[Text]:
Given a set of PDFs $f_i$ and mixing weights $p_i$ the PDF of the mixture is: $$ f(x) = \sum_i p_i f_i(x) $$ It follows that any moment of the mixture distribution is the weighted sum of the moments of the individual distributions: $$ E[X^n] = \sum_i p_i E_i[X^n] $$
Thus, the expected portfolio return across all states is: $$ E[r_t] = \mu = \sum_k^K \pi_k E_k[r_t] = \sum_k^K \pi_k \boldsymbol{w}^\top\boldsymbol{\mu}_k $$ Collect the last sum into a single mean vector: $$ \boldsymbol{\mu} = \sum_k^K \pi_k \boldsymbol{\mu}_k $$ such that the expected portfolio return is: $$ E[r_t] = \mu = \boldsymbol{w}^\top \boldsymbol{\mu} $$
The expected portfolio variance across all states is: $$\begin{aligned} E[(r_t - E[r_t])^2] &= E[r_t^2] - (E[r_t])^2 \\ &= \sum_k^K \pi_k E_k[r_t^2] - (E[r_t])^2 \\ &= \sum_k^K \pi_k \left( \sigma^2_k + (E_k[r_t])^2 \right) - (E[r_t])^2 \\ &= \sum_k^K \pi_k \sigma^2_k + \sum_k^K \pi_k (E_k[r_t])^2 - (E[r_t])^2 \\ \end{aligned} $$ Expanding out the variance and moments: $$ = \sum_k^K \pi_k \boldsymbol{w}^\top \boldsymbol{\Sigma}_k \boldsymbol{w} + \sum_k^K \pi_k (\boldsymbol{w}^\top \boldsymbol{\mu}_k)^2 - ( \boldsymbol{w}^\top \boldsymbol{\mu} )^2 $$ This is a sum of quadratic terms. Collect them into a single covariance matrix: $$ \boldsymbol{\Sigma} = \sum_k^K \pi_k \boldsymbol{\Sigma}_k + \sum_k^K \pi_k \boldsymbol{\mu}_k \boldsymbol{\mu}_k^\top - \boldsymbol{\mu}\boldsymbol{\mu}^\top $$ such that the expected portfolio variance is: $$ \sigma^2 = \boldsymbol{w}^\top \boldsymbol{\Sigma} \boldsymbol{w} $$
In practice, GMM mean and covariance match the empirical mean and covariance closely for financial returns. The advantage is the decomposition into states. Later we modify mixing weights to obtain time-varying means and covariances.
Modeling decisions
Before we dig into an example, we need to decide the time interval for returns, whether to devolatilize, and how many states to use.

[The data]:
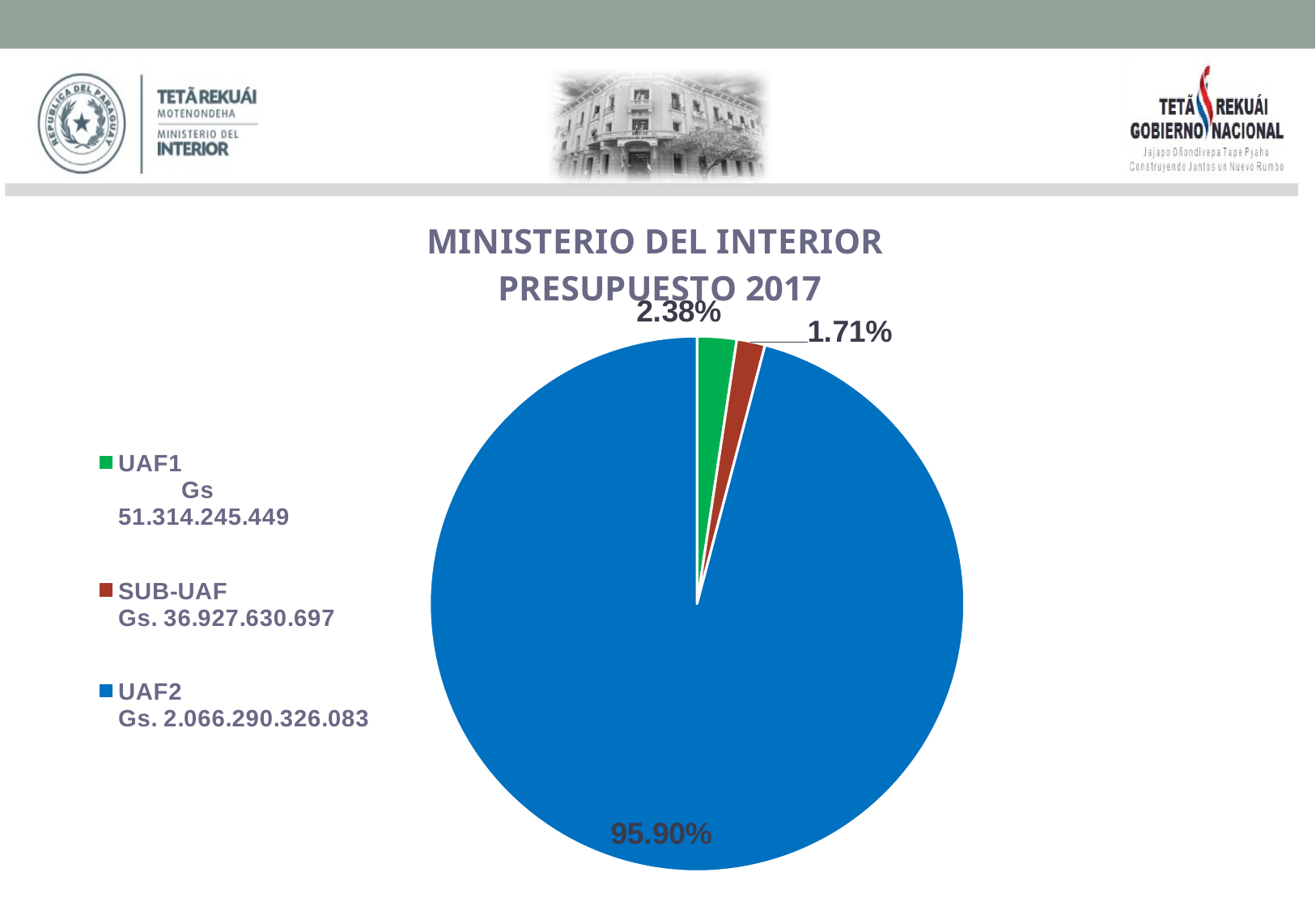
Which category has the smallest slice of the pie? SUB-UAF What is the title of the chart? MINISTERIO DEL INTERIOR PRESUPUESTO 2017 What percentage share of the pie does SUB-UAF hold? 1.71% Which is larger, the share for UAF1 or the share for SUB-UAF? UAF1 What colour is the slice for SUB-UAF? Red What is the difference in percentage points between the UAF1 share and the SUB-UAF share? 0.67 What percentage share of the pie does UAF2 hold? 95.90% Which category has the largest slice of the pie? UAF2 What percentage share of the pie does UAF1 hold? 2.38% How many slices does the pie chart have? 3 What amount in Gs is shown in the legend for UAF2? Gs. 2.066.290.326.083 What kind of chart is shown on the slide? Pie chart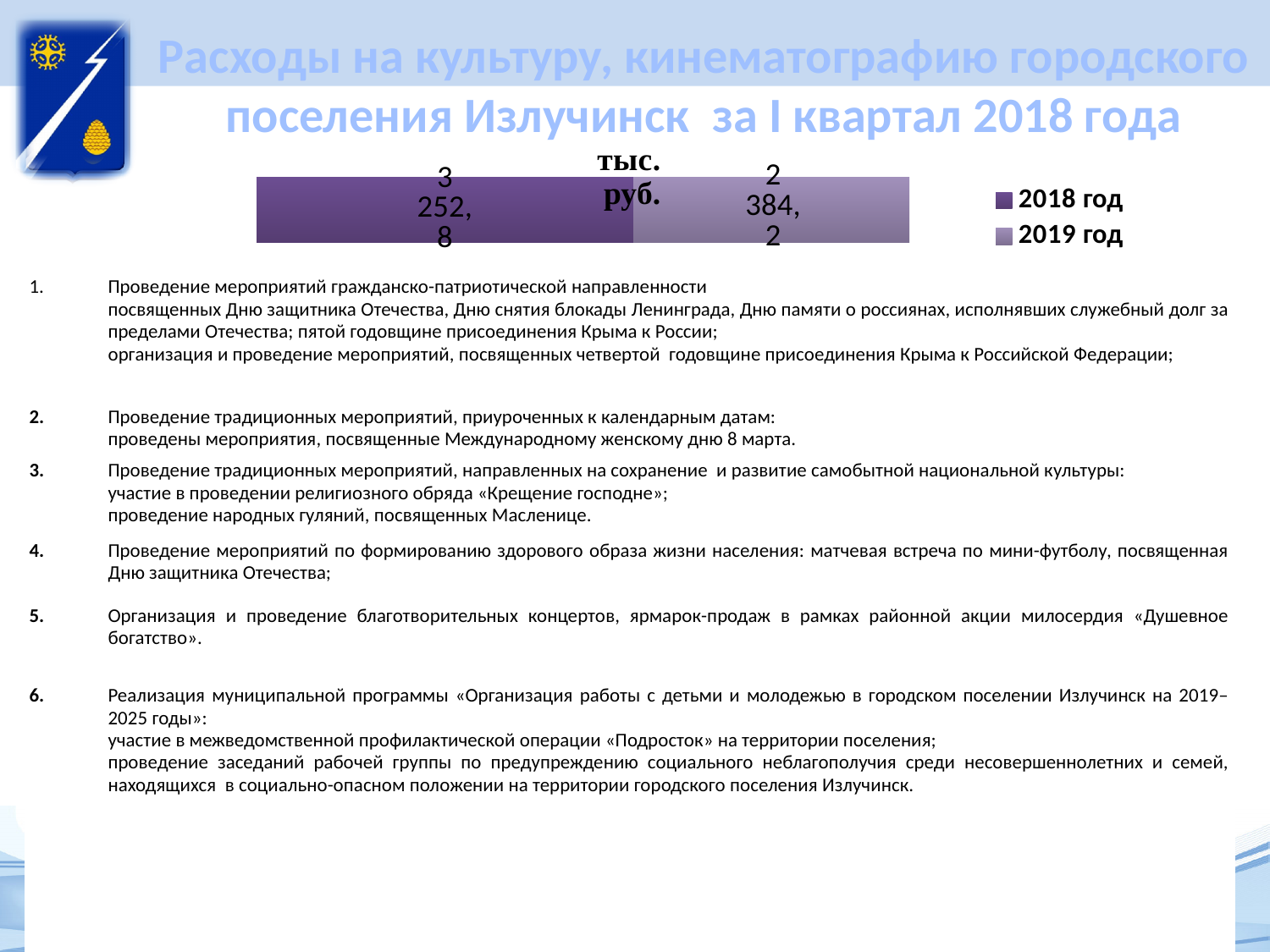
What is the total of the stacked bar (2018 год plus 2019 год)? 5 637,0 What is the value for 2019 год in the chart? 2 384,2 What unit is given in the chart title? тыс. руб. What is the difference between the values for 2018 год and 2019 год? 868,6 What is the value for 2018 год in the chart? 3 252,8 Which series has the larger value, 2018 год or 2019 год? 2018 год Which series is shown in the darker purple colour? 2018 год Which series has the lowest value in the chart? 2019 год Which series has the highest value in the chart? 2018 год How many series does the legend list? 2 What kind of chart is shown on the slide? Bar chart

* * *

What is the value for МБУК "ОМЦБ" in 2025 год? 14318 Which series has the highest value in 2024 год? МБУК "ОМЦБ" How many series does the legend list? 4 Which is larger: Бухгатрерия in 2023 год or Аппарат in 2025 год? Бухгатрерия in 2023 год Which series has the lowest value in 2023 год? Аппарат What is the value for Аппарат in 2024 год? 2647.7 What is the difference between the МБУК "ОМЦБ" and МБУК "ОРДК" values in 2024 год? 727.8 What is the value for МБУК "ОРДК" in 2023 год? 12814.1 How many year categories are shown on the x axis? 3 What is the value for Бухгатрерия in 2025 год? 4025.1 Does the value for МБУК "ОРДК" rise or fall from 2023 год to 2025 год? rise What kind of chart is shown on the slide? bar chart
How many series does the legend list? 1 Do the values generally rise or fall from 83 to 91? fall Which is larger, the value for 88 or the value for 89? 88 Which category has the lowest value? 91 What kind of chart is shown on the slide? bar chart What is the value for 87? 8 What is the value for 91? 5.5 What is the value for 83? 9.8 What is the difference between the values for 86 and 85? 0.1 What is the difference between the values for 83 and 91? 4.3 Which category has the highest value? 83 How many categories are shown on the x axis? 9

==

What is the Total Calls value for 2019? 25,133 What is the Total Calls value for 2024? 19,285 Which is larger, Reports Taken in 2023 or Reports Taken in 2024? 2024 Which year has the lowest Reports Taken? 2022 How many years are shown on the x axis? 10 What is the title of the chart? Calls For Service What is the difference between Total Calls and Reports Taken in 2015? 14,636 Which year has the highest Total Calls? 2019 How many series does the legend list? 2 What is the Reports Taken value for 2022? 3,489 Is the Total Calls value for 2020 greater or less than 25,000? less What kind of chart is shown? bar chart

[Required work]:
**a)** Reproduce the part of the text on mixture-model portfolio returns that opens with the words containing "Modeling decisions" and closes with "states to use.".
**b)** Write what follows in the text on mixture-model portfolio returns, picking up after its final sentence.

[Expected responses]:
**a)**
Modeling decisions
Before we dig into an example, we need to decide the time interval for returns, whether to devolatilize, and how many states to use.

**b)**
As we go through these decisions, we’ll use real data. Since we want macroeconomic regimes, we select broad market ETFs representing major asset classes:
- SPY – US equities
- TLT – US long-term bonds
- GLD – Gold
- GSG – Commodities
Time interval
Macroeconomic variables are usually reported monthly or quarterly. Quarterly data would reduce sample size substantially, so we use monthly intervals for variables and returns.
The ETF prices do not extend far back. We splice index data for SPY, GLD, and GSG, and approximate long-term bond returns for TLT using yields before inception, yielding prices back to 1990 (details in the appendix).
The dataset of prices is available here.
You can load the prices with:
import pandas as pd
daily = pd.read_csv('broad_etf_prices.csv', index_col=0, parse_dates=True)
monthly = daily.resample('MS').last()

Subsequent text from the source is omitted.